[Records taken from a collection]
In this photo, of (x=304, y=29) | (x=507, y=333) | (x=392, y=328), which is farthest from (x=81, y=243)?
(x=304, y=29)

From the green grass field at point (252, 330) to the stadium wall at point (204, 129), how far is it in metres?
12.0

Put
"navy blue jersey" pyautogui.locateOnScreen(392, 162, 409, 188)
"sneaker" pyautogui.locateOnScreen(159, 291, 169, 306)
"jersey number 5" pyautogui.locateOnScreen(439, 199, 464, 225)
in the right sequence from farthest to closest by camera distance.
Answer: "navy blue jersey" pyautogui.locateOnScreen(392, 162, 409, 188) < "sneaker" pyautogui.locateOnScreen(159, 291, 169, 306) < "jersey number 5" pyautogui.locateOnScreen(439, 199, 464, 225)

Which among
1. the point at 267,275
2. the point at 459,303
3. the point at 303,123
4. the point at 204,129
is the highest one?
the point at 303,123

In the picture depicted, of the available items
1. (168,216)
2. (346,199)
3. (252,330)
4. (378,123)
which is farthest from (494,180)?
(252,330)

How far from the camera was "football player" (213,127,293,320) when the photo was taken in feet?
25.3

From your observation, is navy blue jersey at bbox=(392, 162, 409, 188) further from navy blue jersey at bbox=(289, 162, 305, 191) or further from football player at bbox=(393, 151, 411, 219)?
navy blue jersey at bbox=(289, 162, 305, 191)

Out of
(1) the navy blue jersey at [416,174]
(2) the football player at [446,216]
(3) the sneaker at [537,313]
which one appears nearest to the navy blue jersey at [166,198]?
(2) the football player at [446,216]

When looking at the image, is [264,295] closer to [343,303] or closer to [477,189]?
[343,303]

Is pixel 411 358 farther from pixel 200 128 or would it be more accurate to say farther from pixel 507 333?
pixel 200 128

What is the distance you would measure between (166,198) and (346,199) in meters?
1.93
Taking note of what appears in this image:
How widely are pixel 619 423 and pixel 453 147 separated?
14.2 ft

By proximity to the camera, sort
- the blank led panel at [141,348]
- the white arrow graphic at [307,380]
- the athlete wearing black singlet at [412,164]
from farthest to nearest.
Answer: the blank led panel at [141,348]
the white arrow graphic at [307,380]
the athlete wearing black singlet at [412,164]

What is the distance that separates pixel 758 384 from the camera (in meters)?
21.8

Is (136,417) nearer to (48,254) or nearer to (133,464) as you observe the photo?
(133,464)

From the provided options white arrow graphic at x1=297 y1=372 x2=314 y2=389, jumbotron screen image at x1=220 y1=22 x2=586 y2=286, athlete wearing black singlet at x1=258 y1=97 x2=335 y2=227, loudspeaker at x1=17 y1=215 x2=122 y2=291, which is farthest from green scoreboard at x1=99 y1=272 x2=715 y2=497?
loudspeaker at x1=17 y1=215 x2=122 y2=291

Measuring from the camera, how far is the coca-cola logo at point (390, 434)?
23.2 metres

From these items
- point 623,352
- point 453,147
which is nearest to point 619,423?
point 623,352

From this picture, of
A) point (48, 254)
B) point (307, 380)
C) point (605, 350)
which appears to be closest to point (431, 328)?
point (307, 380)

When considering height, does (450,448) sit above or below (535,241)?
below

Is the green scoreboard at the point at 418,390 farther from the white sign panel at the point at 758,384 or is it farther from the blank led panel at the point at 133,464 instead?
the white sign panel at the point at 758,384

▶ To be done: Edit the lines above by replacing "stadium wall" with "perimeter wall". Leave everything else unchanged.

▶ The response:
In this photo, of (x=304, y=29) | (x=507, y=333) | (x=392, y=328), which is farthest from (x=81, y=243)?
(x=304, y=29)

From the green grass field at point (252, 330) to the perimeter wall at point (204, 129), how far is it in metres?
12.0

Put
"navy blue jersey" pyautogui.locateOnScreen(392, 162, 409, 188)
"sneaker" pyautogui.locateOnScreen(159, 291, 169, 306)
"jersey number 5" pyautogui.locateOnScreen(439, 199, 464, 225)
in the right sequence from farthest to closest by camera distance.
Answer: "navy blue jersey" pyautogui.locateOnScreen(392, 162, 409, 188) < "sneaker" pyautogui.locateOnScreen(159, 291, 169, 306) < "jersey number 5" pyautogui.locateOnScreen(439, 199, 464, 225)

Which among
1. the point at 267,275
2. the point at 459,303
3. the point at 303,123
4. the point at 204,129
is the highest one?
the point at 303,123

In the picture depicted, of the available items
1. (168,216)
2. (346,199)
3. (252,330)
4. (378,123)
which is farthest from (494,180)?
(252,330)

How far from the camera was "football player" (213,127,293,320) when the photo was taken in feet?
25.3

From your observation, is navy blue jersey at bbox=(392, 162, 409, 188) further from navy blue jersey at bbox=(289, 162, 305, 191) or further from football player at bbox=(393, 151, 411, 219)?
navy blue jersey at bbox=(289, 162, 305, 191)

Out of
(1) the navy blue jersey at [416,174]
(2) the football player at [446,216]
(3) the sneaker at [537,313]
which one appears nearest to the navy blue jersey at [166,198]?
(2) the football player at [446,216]

When looking at the image, is [264,295] closer to [343,303] or closer to [477,189]?
[343,303]

Is pixel 411 358 farther from pixel 200 128 or would it be more accurate to say farther from pixel 507 333?
pixel 200 128

What is the distance you would measure between (166,198) and (346,199) in meters?
1.93
Taking note of what appears in this image:
How widely are pixel 619 423 and pixel 453 147 separated?
14.2 ft

By proximity to the camera, sort
- the blank led panel at [141,348]
- the white arrow graphic at [307,380]
- the athlete wearing black singlet at [412,164]
from farthest to nearest.
Answer: the blank led panel at [141,348]
the white arrow graphic at [307,380]
the athlete wearing black singlet at [412,164]

What is the distance that separates pixel 758 384 from the camera (in meters)?
21.8

Is (136,417) nearer to (48,254) or nearer to (133,464) as you observe the photo?
(133,464)

From the provided options white arrow graphic at x1=297 y1=372 x2=314 y2=389, jumbotron screen image at x1=220 y1=22 x2=586 y2=286, athlete wearing black singlet at x1=258 y1=97 x2=335 y2=227, loudspeaker at x1=17 y1=215 x2=122 y2=291, which is farthest from green scoreboard at x1=99 y1=272 x2=715 y2=497?
loudspeaker at x1=17 y1=215 x2=122 y2=291

Measuring from the camera, how far is the coca-cola logo at point (390, 434)?
23.2 metres

From these items
- point 623,352
- point 453,147
which is nearest to point 619,423?
point 623,352

From this picture, of
A) point (48, 254)
B) point (307, 380)
C) point (605, 350)
which appears to be closest to point (431, 328)?
point (307, 380)

When considering height, does (450,448) sit above or below (535,241)?
below

Is the green scoreboard at the point at 418,390 farther from the white sign panel at the point at 758,384 or is it farther from the blank led panel at the point at 133,464 instead?
the white sign panel at the point at 758,384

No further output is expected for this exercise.